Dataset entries

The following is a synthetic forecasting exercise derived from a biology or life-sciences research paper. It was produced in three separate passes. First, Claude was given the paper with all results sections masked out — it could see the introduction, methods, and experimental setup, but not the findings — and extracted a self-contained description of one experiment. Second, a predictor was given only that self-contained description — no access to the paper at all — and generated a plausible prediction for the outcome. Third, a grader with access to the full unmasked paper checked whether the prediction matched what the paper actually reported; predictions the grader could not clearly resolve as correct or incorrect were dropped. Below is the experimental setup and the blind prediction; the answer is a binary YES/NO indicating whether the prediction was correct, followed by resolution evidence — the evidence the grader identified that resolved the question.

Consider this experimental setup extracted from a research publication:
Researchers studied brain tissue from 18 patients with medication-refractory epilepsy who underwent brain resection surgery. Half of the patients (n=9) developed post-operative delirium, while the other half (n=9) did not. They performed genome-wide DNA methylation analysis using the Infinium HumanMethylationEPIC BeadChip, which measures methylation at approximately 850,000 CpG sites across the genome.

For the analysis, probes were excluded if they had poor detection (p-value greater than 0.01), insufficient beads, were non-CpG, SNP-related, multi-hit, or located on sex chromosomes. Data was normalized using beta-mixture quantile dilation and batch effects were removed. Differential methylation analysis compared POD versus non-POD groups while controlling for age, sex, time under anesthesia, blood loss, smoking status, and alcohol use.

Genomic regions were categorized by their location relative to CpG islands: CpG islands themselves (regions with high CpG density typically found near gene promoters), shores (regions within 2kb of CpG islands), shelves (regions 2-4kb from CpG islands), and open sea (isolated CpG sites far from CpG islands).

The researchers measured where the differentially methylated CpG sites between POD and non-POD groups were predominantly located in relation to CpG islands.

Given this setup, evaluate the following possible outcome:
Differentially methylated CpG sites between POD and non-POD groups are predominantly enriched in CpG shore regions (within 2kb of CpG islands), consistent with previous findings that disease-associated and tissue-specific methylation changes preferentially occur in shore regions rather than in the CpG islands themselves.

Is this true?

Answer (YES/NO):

* TO DO *
Among the lines above, find each one containing the string "regions" and copy it.

* COMPLETED EXERCISE *
Genomic regions were categorized by their location relative to CpG islands: CpG islands themselves (regions with high CpG density typically found near gene promoters), shores (regions within 2kb of CpG islands), shelves (regions 2-4kb from CpG islands), and open sea (isolated CpG sites far from CpG islands).
Differentially methylated CpG sites between POD and non-POD groups are predominantly enriched in CpG shore regions (within 2kb of CpG islands), consistent with previous findings that disease-associated and tissue-specific methylation changes preferentially occur in shore regions rather than in the CpG islands themselves.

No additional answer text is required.